By Adrienne Dellwo
A lot of people with fibromyalgia (FMS) have sleep disorders, and restless legs syndrome (RLS) is a common one. According to a study published in 2009 by European Neurology, 64 percent of people with FMS also had RLS.
Most doctors, researchers, and FMS patients will tell you that the better you sleep, the milder your FMS symptoms will become. Getting a good night’s sleep, however, is easier said than done. The first step toward sleeping better is to diagnose and treat any sleep disorders you may have, which usually involves a sleep study.
What Is Restless Legs Syndrome?
People with RLS have strange sensations in their legs, such as creeping, burning, crawling or tugging feelings. Sometimes these sensations are fairly minor, while other times, they’re painful. The sensations start when you relax, which means they can keep you from falling asleep or wake you up several times throughout the night, causing you to be exhausted and have a hard time functioning.
RLS is a neurological condition, but we don’t yet know what causes it. Some cases may have a genetic cause, while others are believed to be related to:
- Pregnancy (especially in the last trimester)
- Chronic diseases, including:
- Parkinson’s disease
- Kidney failure
- Peripheral neuropathy
Why Do FMS and RLS Go Together?
So far, we don’t know the underlying causes of either FMS or RLS. Until we learn more about these conditions, we likely won’t understand why they frequently occur together.
Both FMS and RLS are considered neurological conditions, so they may have common mechanisms in the brain and/or nervous system.
A theory with growing scientific support is that both of these conditions are central sensitivity syndromes.
Diagnosing Restless Legs Syndrome
There’s no single diagnostic test for RLS, so doctors generally diagnose it based on your symptoms and medical history.
Diagnostic criteria for RLS include:
- A desire to move limbs, often linked to odd sensations
- Symptoms that are present (or worse) when you rest; movement provides some temporary relief
- Motor restlessness
- Worsening symptoms at night
Your doctor may do lab tests to rule out other possible causes of your symptoms, and he/she may also order a sleep study.
Symptoms of FMS & RLS
FMS and RLS share these symptoms:
- Excessive daytime sleepiness
- Problems with concentration
The primary symptom of RLS is odd sensations (paresthesias) or unpleasant sensations (dysesthesias) in the legs and an uncontrollable urge to move to relieve these sensations. FMS may involve paresthesia or dysesthesia, but the urge to move and increased symptoms during relaxation are unique to RLS.
RLS treatments can include medications and lifestyle changes.
For mild-to-moderate symptoms, your doctor may suggest you cut down or eliminate use of caffeine, alcohol, and tobacco. If you have nutritional deficiencies, especially iron, folate or magnesium, your doctor may suggest supplements.
Other lifestyle management techniques include:
- Maintaining a regular sleep schedule
- Regular, moderate exercise
- Avoiding excessive exercise
- Hot baths
- Leg massages
- Applying heat or ice
These measures, however, don’t generally provide complete symptom relief.
Your doctor may suggest medication to treat RLS. The more common types include:
- Dopaminergics: (Examples are Requip, Mirapex) These drugs act like dopamine, which is a neurotransmitter that regulates muscle movement.

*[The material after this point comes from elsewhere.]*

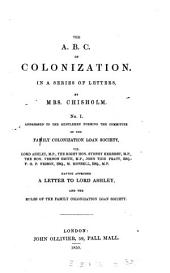 The A.B.C. of Colonization: In a Series of Letters, by Mrs. Chisholm. No. I. Addressed to the Gentlemen Forming the Committee of the Family Colonization Loan Society, Viz. Lord Ashley, M.P., the Right Hon. Sydney Herbert, M.P., the Hon. Vernon Smith, M.P., John Tidd Pratt, Esq., F.G.P. Neison, Esq., M. Monsell, Esq., M.P. Having Appended a Letter to Lord Ashley, and the Rules of the Family Colonization Loan Society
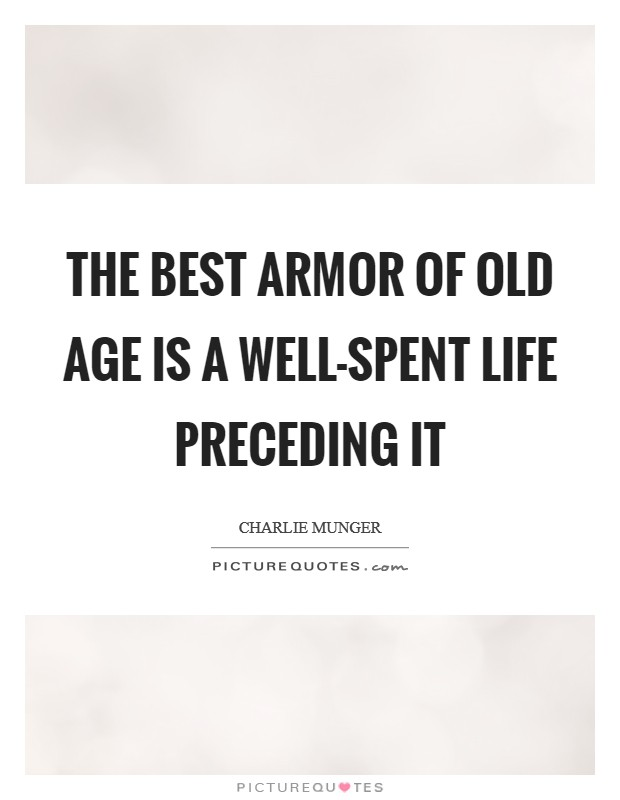 The best armor of old age is a well-spent life preceding it Picture Quote #1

- Benzodiazepines: (Examples are Valium, Xanax) These are central nervous system depressants, generally used as anti-anxiety medicines, that also suppress muscle contractions.
- Opiates: (Examples are Darvon, Percodan) These painkillers also relax you and can suppress RLS in some people.

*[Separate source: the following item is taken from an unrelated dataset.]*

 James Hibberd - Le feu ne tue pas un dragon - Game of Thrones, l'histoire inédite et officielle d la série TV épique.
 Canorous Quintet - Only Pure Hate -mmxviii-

- Anticonvulsants: (Examples are Neurontin, Tegretol) These are normally for preventing seizures but sometimes help relieve muscle contractions.

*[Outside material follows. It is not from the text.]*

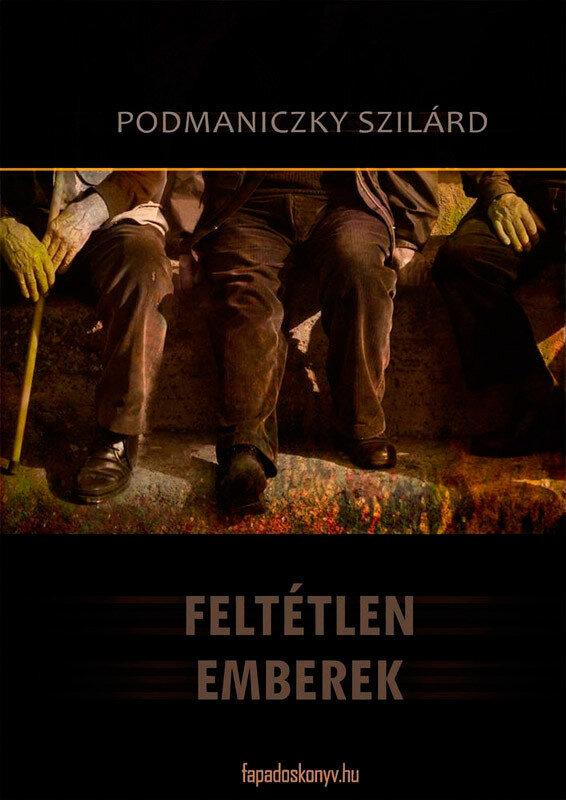 Feltetlen emberek (eBook)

Some medications may make RLS symptoms worse, including antinausea, anticonvulsant, and antipsychotic drugs and some cold or allergy medicines. If you’re taking any of these, you may want to talk with your doctor about changing to drugs that are less likely to worsen your symptoms.
RLS Treatment vs. FMS Treatment
RLS treatments don’t generally conflict with FMS treatments, and in many cases, treatment may help both conditions.
Many people with FMS find relief from benzodiazepines, opiates or anticonvulsants. (While they’re widely used, benzodiazepines, and opiates aren’t part of official recommendations for FMS.) Also, many RLS lifestyle management techniques (regular sleep schedule, moderate exercise, hot baths) can be useful in managing FMS.
If you’re taking or considering medications for both either condition, be sure to talk with your doctor and pharmacist about any possible drug interactions.
A Word From Verywell
It’s hard to manage one medical condition, and harder still to manage two or more.
The good news is that RLS treatment—and the resulting better-quality sleep—is likely to ease your FMS symptoms.